Image-caption web data
^^^^^^^^
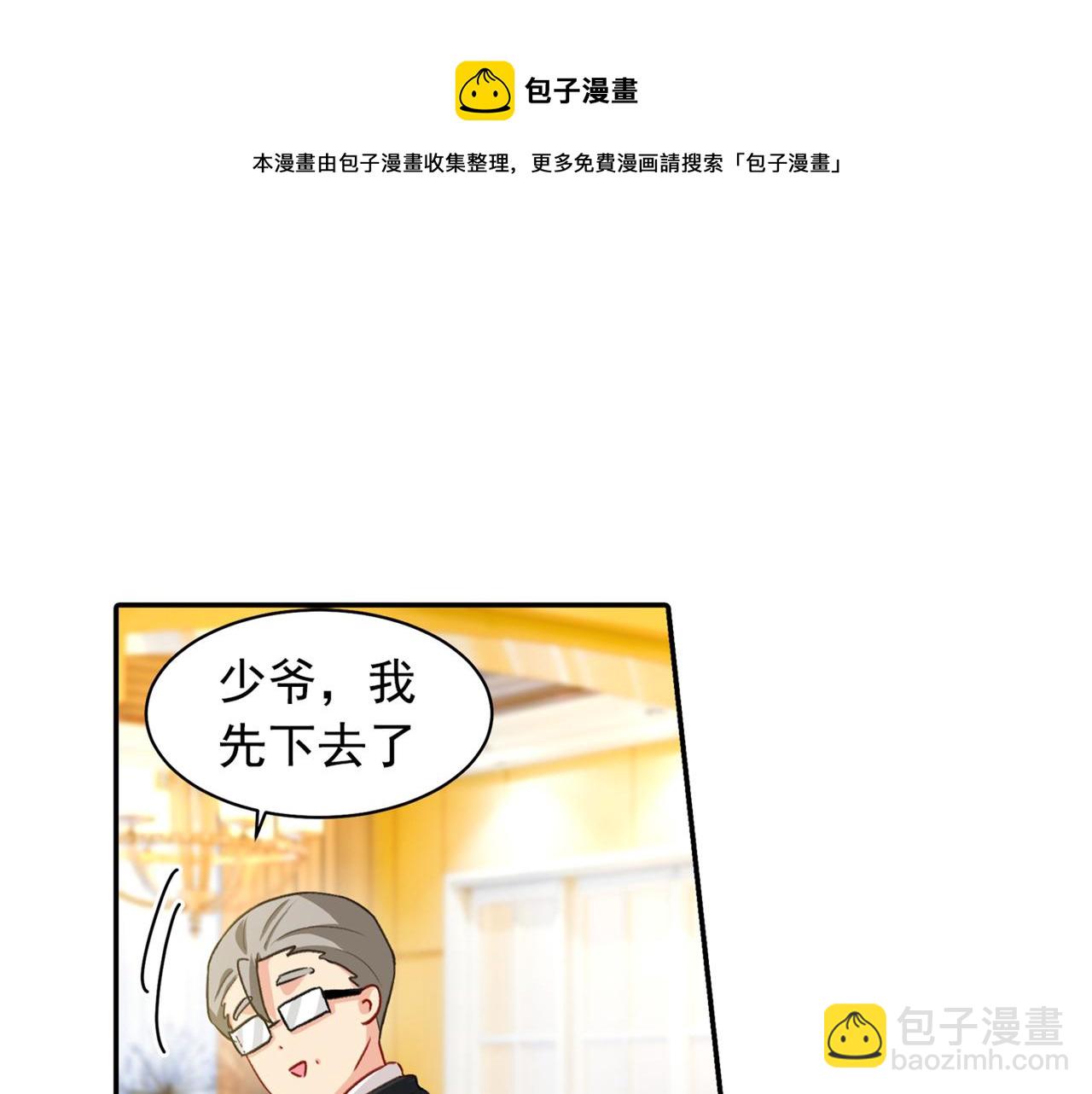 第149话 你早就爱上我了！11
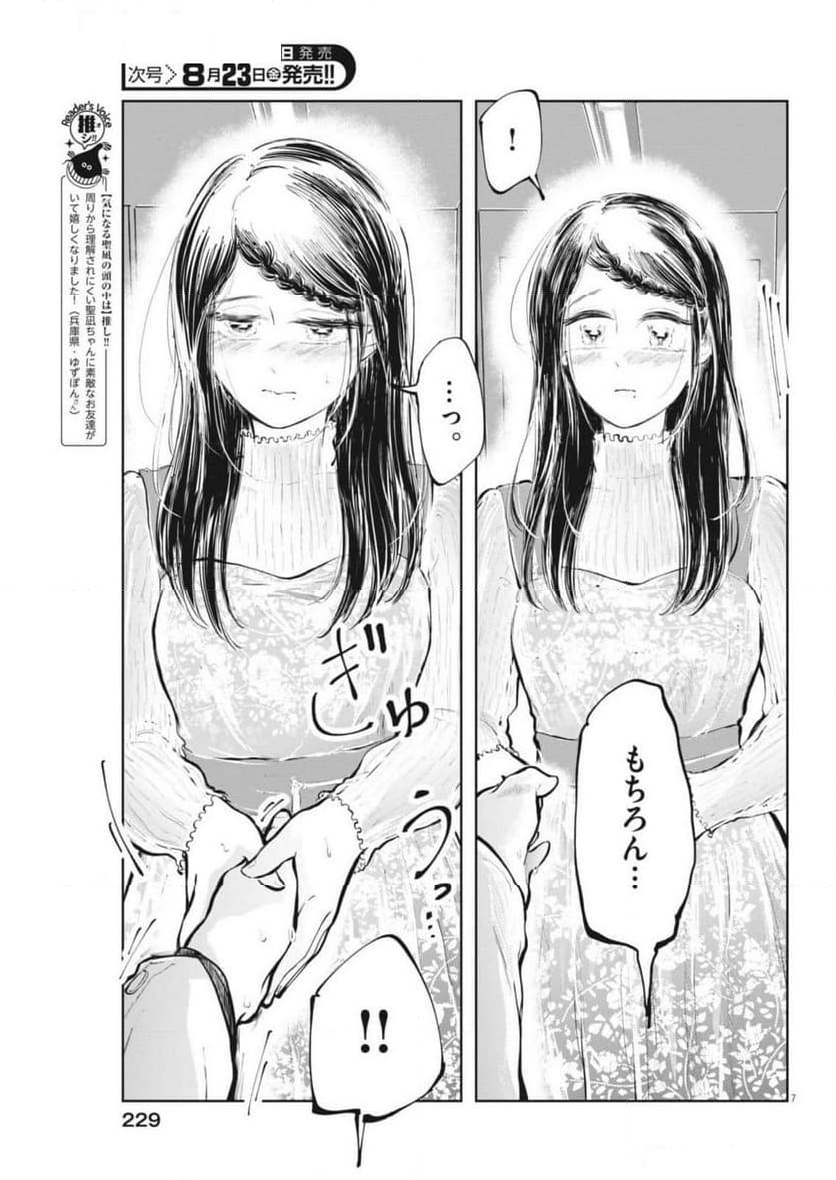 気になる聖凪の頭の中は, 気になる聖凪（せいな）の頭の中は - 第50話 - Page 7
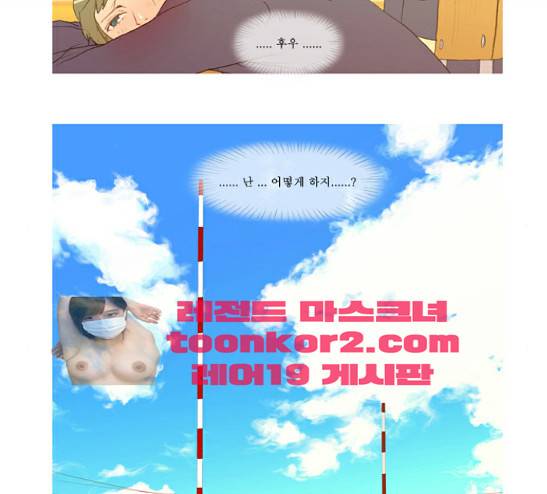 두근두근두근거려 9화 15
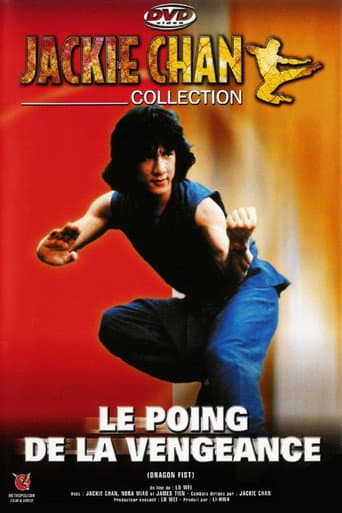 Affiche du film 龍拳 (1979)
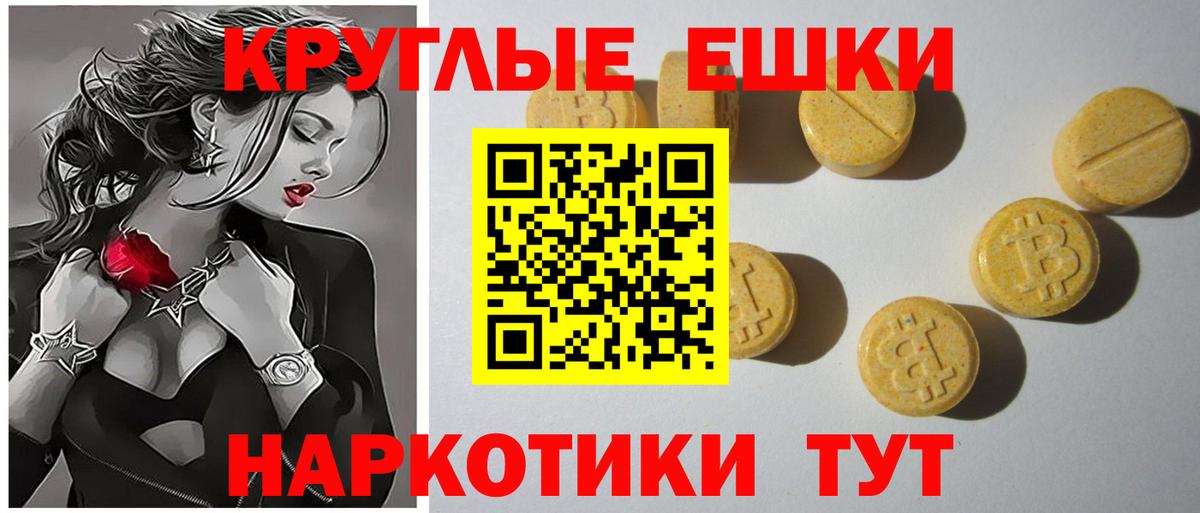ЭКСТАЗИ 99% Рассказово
^^^^^^^^
Each entry, start to finish, goes into your copy exactly; the pictures stay out.

 第149话 你早就爱上我了！11
 気になる聖凪の頭の中は, 気になる聖凪（せいな）の頭の中は - 第50話 - Page 7
 두근두근두근거려 9화 15
 Affiche du film 龍拳 (1979)
ЭКСТАЗИ 99% Рассказово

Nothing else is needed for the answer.